Stettes: Ich muss mir als Arbeitnehmer klar werden, was ich möchte. Dann finde ich auch eher den Arbeitgeber, der mir das Paket anbietet, das für mich am attraktivsten ist. Worauf lege ich Wert: Geld, Sicherheit, Handlungsspielräume oder muss es der Blick vom Büro auf den Rhein sein? Einem Arbeitsvertrag stimmen immer zwei Seiten zu. Je mehr ich über mich selbst weiß, desto genauer kann ich meine Wünsche formulieren.
In ein paar Jahren werden wir dann wohl über die Generation Z reden. Was wird diese kennzeichnen?
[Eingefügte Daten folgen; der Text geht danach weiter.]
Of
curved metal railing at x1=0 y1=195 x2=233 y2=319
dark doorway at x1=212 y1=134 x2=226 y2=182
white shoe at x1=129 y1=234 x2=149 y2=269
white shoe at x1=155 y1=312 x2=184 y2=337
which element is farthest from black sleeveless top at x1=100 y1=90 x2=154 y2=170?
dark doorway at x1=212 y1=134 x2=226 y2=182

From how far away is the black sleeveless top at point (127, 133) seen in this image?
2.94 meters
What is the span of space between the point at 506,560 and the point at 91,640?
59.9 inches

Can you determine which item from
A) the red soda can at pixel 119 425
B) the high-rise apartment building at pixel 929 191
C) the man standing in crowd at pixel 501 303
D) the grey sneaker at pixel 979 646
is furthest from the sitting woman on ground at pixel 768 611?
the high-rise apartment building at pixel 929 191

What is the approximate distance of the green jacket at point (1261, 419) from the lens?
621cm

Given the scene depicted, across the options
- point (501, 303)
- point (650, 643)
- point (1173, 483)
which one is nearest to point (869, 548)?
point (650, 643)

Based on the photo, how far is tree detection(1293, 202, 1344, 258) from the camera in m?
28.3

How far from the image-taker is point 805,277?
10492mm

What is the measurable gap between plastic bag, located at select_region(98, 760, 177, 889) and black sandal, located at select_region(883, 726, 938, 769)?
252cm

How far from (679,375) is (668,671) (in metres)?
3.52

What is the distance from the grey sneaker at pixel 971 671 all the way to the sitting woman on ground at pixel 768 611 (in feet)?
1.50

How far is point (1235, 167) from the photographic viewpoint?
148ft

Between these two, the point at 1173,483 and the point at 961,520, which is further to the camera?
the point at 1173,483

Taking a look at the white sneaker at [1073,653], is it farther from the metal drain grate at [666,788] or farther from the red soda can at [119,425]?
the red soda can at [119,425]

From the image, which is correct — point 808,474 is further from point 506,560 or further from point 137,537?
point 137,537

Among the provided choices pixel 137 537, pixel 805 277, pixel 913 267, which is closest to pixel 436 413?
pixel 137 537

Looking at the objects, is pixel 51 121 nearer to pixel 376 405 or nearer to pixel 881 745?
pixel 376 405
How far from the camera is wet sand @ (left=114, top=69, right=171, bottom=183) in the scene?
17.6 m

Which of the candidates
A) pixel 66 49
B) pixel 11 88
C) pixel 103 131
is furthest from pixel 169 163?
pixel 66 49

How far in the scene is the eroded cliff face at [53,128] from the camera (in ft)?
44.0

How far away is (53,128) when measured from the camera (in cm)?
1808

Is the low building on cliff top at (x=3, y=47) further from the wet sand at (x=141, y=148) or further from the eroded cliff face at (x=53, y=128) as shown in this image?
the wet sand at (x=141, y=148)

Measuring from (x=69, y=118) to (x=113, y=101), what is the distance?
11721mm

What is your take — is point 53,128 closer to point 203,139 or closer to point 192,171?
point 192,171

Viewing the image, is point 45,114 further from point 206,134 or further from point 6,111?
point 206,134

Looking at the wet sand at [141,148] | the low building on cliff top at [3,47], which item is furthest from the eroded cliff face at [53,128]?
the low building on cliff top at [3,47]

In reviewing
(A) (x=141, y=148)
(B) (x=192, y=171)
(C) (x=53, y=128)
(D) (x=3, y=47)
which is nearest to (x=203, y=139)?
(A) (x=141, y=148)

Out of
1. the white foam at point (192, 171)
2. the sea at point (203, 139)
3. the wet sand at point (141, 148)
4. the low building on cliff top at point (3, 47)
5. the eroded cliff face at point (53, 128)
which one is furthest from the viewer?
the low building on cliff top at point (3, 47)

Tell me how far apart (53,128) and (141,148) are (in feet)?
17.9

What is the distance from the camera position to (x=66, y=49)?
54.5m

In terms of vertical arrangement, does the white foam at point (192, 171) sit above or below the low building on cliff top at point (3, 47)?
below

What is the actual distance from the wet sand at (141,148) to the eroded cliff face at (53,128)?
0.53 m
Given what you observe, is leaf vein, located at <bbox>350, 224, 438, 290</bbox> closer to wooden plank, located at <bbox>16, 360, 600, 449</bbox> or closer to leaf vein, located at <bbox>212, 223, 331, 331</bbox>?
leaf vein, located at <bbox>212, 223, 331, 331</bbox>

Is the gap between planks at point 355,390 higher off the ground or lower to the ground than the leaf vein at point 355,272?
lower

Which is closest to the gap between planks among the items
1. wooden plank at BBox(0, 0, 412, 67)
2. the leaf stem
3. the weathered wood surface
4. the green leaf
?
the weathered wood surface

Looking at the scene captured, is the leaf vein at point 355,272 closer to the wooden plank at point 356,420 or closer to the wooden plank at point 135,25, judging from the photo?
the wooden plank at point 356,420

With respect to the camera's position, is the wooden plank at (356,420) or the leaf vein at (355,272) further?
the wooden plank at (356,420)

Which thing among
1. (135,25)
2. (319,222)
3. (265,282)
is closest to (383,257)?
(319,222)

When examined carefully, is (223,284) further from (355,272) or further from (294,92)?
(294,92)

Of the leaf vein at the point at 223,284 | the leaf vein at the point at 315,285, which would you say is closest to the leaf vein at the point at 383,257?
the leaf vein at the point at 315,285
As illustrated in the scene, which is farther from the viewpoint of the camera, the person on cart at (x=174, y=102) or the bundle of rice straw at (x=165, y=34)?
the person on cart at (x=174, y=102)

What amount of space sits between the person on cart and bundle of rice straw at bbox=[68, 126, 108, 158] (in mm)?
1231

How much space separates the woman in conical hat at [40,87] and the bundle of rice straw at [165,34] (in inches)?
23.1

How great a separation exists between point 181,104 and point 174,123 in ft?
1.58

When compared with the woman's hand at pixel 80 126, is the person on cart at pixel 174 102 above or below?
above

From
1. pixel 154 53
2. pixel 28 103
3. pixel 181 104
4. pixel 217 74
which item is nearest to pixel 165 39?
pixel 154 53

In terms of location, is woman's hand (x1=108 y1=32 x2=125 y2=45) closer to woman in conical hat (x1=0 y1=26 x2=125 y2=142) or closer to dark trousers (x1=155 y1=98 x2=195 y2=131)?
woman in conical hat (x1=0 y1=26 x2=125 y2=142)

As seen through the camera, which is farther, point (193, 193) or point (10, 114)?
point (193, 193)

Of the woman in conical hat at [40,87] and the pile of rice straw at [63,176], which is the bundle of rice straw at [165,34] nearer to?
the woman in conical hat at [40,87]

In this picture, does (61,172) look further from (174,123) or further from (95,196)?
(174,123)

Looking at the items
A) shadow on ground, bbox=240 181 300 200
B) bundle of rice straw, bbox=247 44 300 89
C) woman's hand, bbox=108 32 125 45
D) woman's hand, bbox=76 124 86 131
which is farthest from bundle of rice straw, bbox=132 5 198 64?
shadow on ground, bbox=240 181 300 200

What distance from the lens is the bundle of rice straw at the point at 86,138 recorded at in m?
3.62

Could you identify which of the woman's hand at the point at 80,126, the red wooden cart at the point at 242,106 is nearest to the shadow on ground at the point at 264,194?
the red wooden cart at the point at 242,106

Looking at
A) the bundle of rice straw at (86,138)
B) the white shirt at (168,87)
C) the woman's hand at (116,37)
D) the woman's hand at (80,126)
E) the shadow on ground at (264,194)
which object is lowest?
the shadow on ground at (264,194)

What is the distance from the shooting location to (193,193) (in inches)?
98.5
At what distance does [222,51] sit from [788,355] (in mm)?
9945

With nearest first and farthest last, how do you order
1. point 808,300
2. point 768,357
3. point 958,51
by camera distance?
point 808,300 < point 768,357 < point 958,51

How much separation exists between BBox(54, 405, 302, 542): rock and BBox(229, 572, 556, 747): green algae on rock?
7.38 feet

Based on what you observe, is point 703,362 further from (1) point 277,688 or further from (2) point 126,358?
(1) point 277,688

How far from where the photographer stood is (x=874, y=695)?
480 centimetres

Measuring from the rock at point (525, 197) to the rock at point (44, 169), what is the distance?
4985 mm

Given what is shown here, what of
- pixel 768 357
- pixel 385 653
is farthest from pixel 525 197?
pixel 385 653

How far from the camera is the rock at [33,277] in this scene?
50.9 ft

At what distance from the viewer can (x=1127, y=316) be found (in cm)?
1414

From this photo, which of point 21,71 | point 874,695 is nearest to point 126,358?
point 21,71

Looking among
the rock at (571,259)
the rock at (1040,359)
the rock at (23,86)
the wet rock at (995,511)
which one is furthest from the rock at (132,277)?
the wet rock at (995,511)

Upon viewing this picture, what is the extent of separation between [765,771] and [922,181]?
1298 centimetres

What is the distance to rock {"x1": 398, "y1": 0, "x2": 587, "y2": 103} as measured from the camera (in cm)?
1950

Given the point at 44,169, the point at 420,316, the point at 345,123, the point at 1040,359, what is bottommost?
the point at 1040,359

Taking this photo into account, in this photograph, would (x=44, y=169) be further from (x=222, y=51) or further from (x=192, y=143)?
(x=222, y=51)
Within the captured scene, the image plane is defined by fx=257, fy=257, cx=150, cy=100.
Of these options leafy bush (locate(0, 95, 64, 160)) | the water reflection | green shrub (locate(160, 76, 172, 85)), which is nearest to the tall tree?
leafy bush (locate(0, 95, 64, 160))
Stettes: Anlass zur Sorge gibt es jedenfalls keinen. Schon die alten Griechen haben über die Jugend geklagt, genauso wie wir vermutlich dann über die Generation Z. Jede Zeit hat ihr eigenes Umfeld, das die Menschen prägt. Und doch bleibt es immer bei der Frage: Was beeinflusst mein Verhalten und meine Einstellungen? Ich glaube nicht, dass es in erster Linie das Geburtsjahr ist, sondern vielmehr die konkrete Lebensphase, in der ich mich gerade befinde.